Depois de muitas observações, durante as várias sessões que participou, viu que
esta hipótese não explicava os fatos.
Após assistir a suas primeiras
sessões, Kardec teve uma idéia: testar as inteligências invisíveis com
perguntas de alto teor cientifico e filosófico. Algumas simples e diretas;
outras, com o real propósito de verificar se as respostas se contradiziam e se
poderiam ser induzidas pela pessoa que pergunta. Para sua surpresa, muitas das
inteligências não se deixavam influenciar, dando respostas inteligentes, ricas
de lógica, conhecimentos e moralidade. Observou que uma enorme parte delas
não se contradizia, e estavam muito acima da capacidade e conhecimentos dos
médiuns e dos presentes nas sessões.
Ele fez estas perguntas para
Espíritos que se comunicavam através de vários médiuns (mais de dez
médiuns, que não se conheciam e de localidades distantes entre si). Procurava,
dessa forma, se certificar de que as comunicações realmente não eram produto da
mente dos médiuns e dos presentes nas sessões. Ele selecionou então as
perguntas cujas respostas não feriam a lógica e eram coerentes entre si. Porém,
Kardec aprendeu tanto com o menor, quanto com o maior dos Espíritos que se
comunicavam. Ele escreveu na introdução de “O Livro dos Espíritos”:
“[...] Em alguns casos, as respostas
revelam tal cunho de sabedoria, de profundeza e de oportunidade, pensamentos
tão elevados e tão sublimes, que não podem emanar senão de uma Inteligência
superior, impregnada da mais pura moralidade. De outras vezes são tão levianas,
tão frívolas, tão triviais mesmo, que a razão se recusa a acreditar que possam
proceder da mesma fonte. Tal diversidade de linguagem não se pode explicar
senão pela diversidade das Inteligências que se manifestam.”

- REQUISITO A:
Responda com base no trecho citado:
(i) De quantos médiuns provinham as comunicações dos Espíritos a quem Kardec dirigiu as perguntas?
(ii) Qual critério Kardec adotou para selecionar as perguntas?
(iii) Em que parte de qual obra Kardec escreveu a passagem transcrita?
- REQUISITO B:
No trecho citado, relacione todos os adjetivos que, na passagem escrita por Kardec, qualificam as respostas descritas como vindas "de outras vezes".

- DADOS ARMAZENADOS:

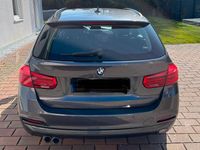 Gebraucht BMW 320 Efficient Dynamics 190 PS (139 kW) 2017 Grau Kombi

- SOLUÇÃO DO PROBLEMA A:
(i) De mais de dez médiuns, que não se conheciam e eram de localidades distantes entre si.
(ii) Ele selecionou as perguntas cujas respostas não feriam a lógica e eram coerentes entre si.
(iii) Na introdução de “O Livro dos Espíritos”.

- SOLUÇÃO DO PROBLEMA B:
levianas, frívolas, triviais